### Your task
Transcribe all the records exactly and omit any images they hold.

(Collected data entries)
•••

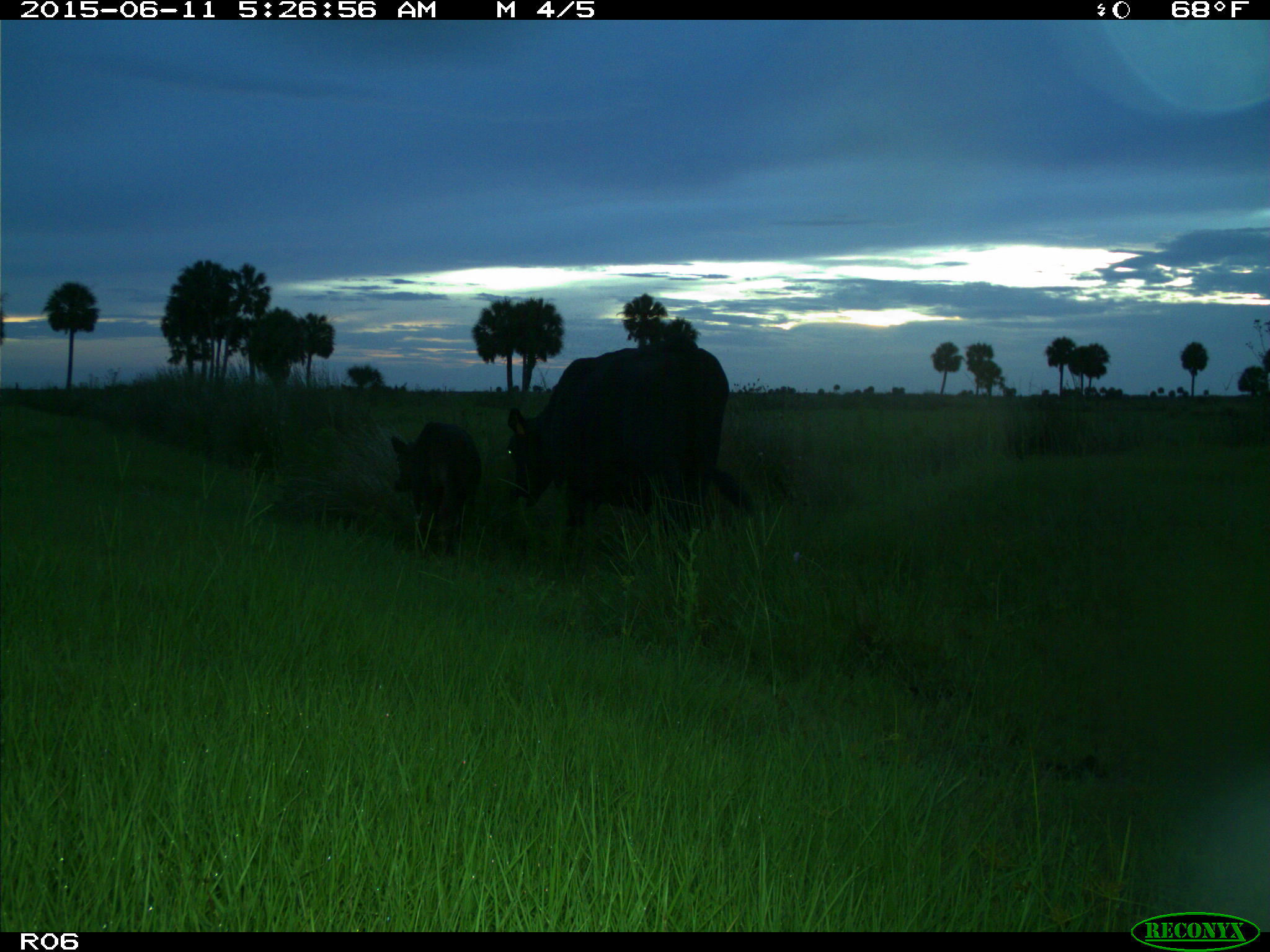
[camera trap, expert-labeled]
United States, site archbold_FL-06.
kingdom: Animalia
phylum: Chordata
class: Mammalia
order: Artiodactyla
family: Bovidae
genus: Bos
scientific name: Bos taurus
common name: domestic cow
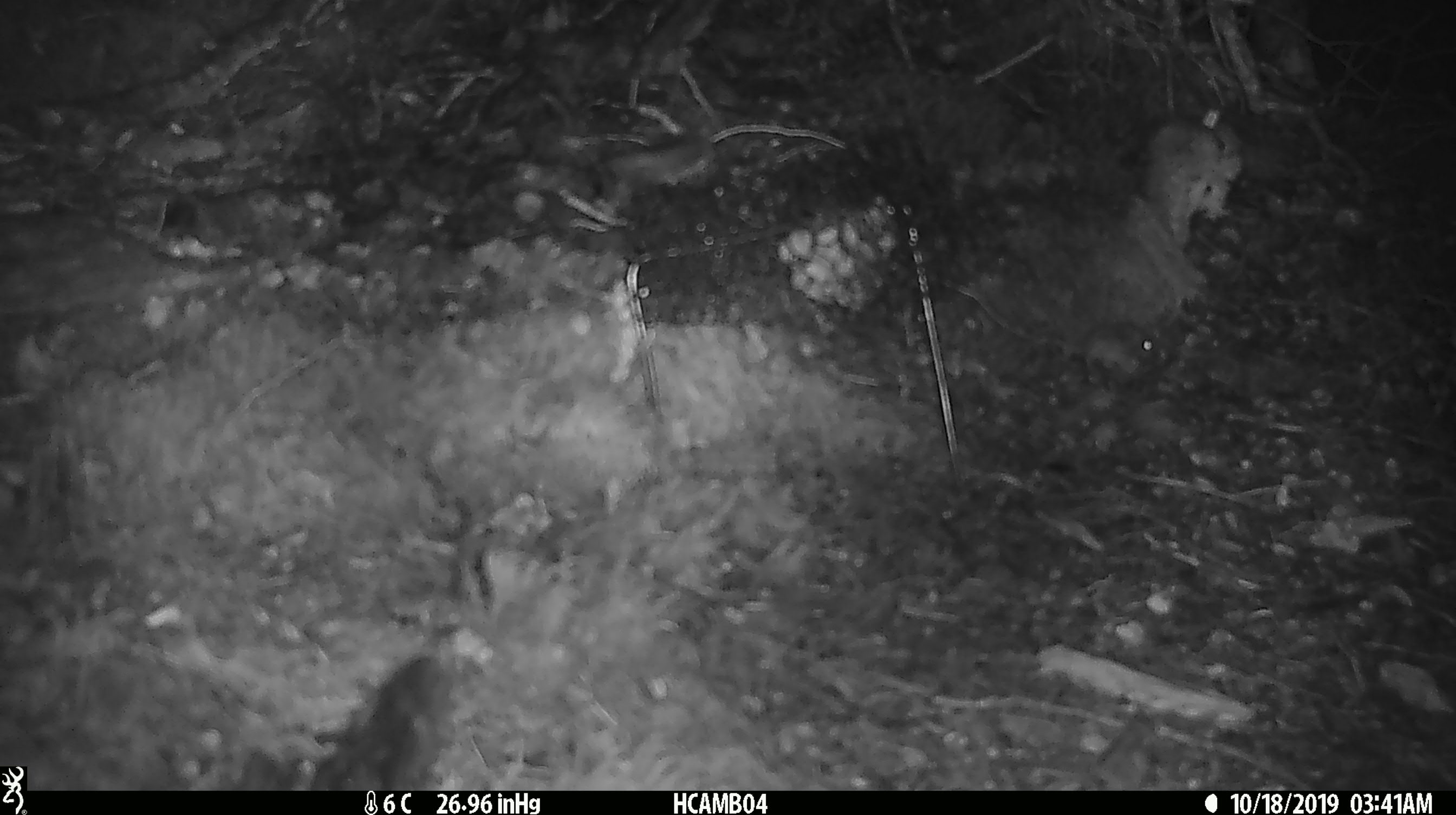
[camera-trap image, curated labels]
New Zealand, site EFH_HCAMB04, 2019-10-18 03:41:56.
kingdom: Animalia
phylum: Chordata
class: Mammalia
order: Rodentia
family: Muridae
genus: Mus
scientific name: Mus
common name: mouse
Mouse (Mus).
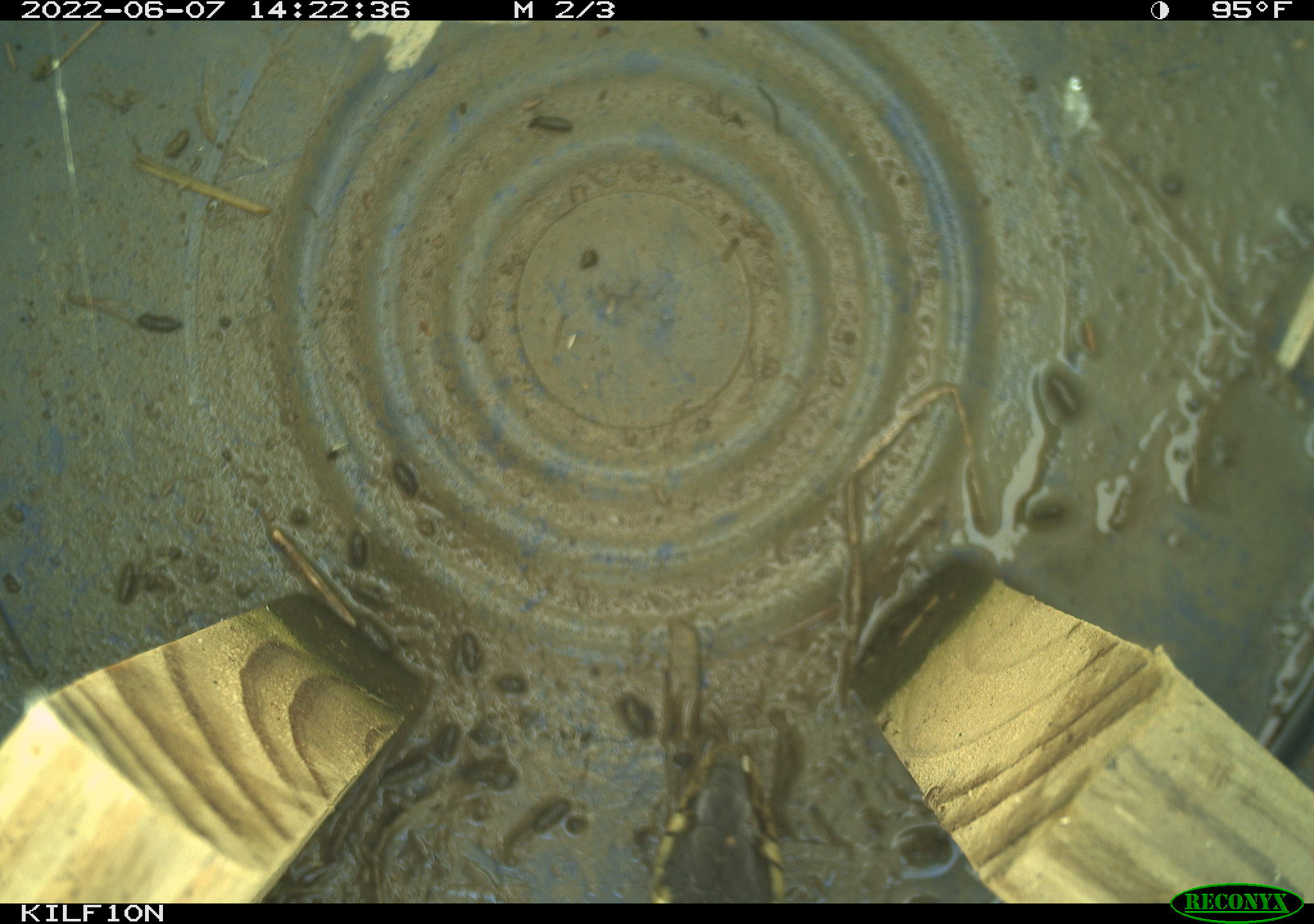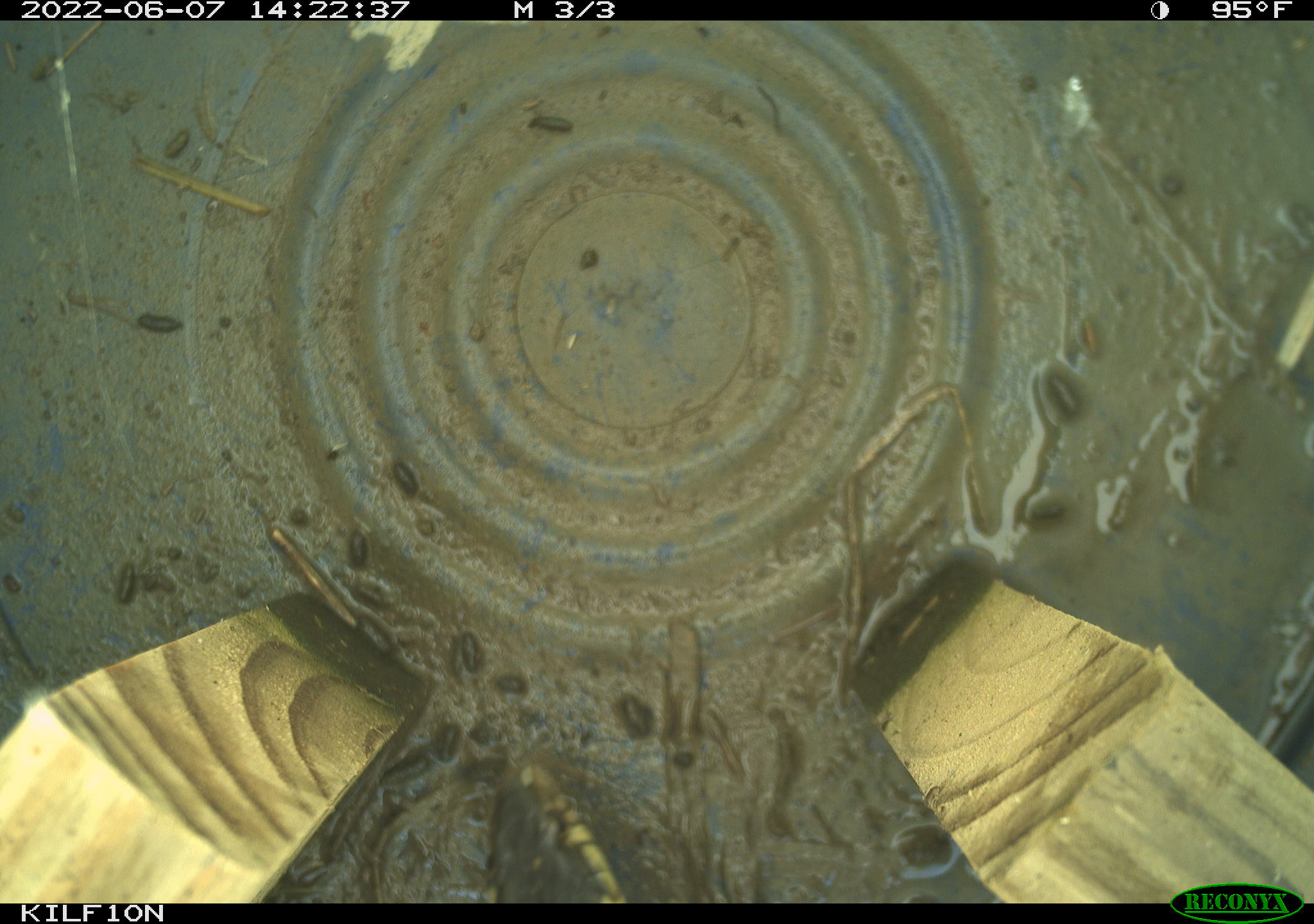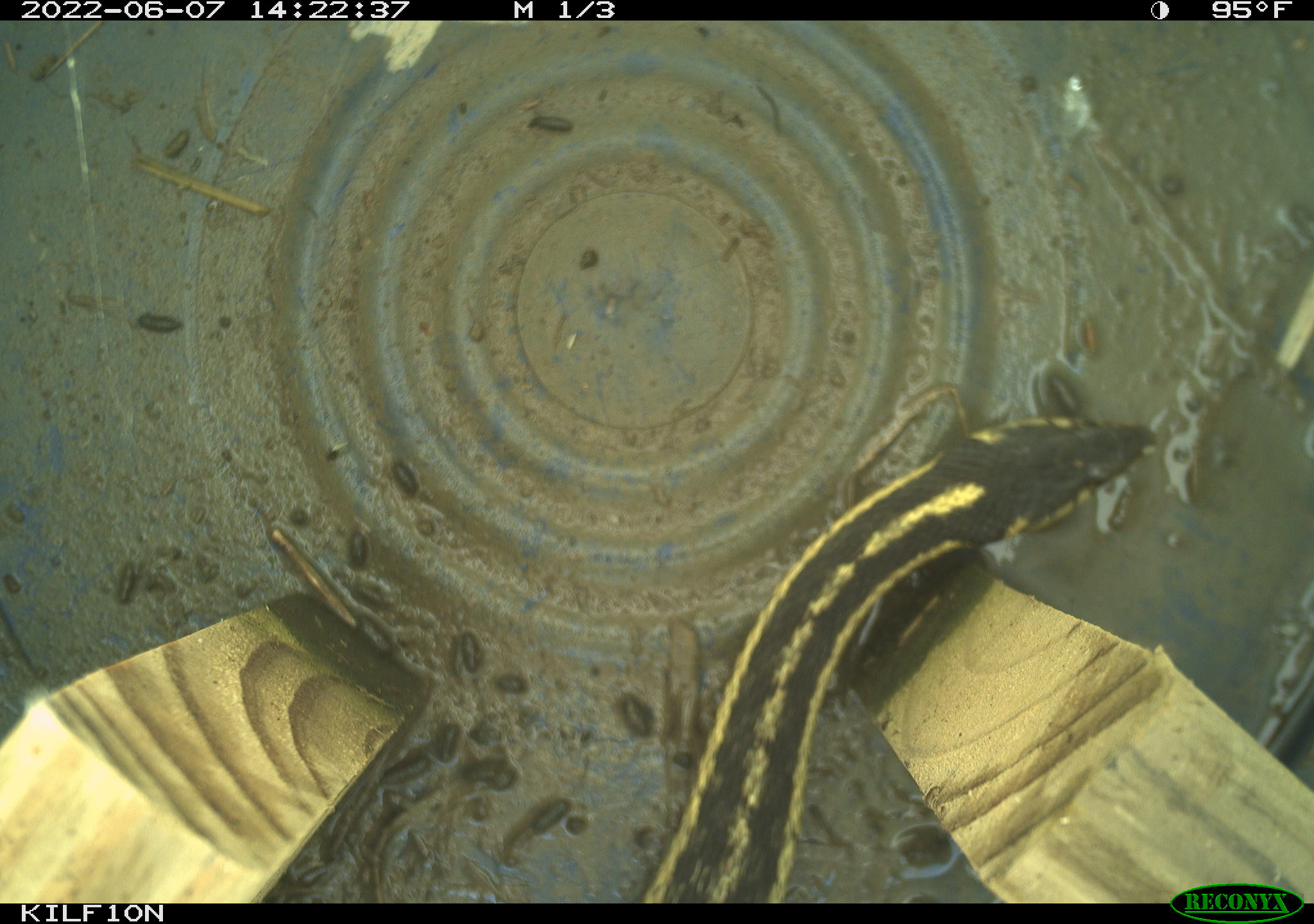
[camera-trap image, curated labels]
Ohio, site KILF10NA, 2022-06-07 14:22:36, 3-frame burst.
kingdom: Animalia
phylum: Chordata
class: Reptilia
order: Squamata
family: Colubridae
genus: Thamnophis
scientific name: Thamnophis sirtalis sirtalis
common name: eastern gartersnake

•••

### Answer box
[camera trap, expert-labeled]
United States, site archbold_FL-06.
kingdom: Animalia
phylum: Chordata
class: Mammalia
order: Artiodactyla
family: Bovidae
genus: Bos
scientific name: Bos taurus
common name: domestic cow
[camera-trap image, curated labels]
New Zealand, site EFH_HCAMB04, 2019-10-18 03:41:56.
kingdom: Animalia
phylum: Chordata
class: Mammalia
order: Rodentia
family: Muridae
genus: Mus
scientific name: Mus
common name: mouse
Mouse (Mus).
[camera-trap image, curated labels]
Ohio, site KILF10NA, 2022-06-07 14:22:36, 3-frame burst.
kingdom: Animalia
phylum: Chordata
class: Reptilia
order: Squamata
family: Colubridae
genus: Thamnophis
scientific name: Thamnophis sirtalis sirtalis
common name: eastern gartersnake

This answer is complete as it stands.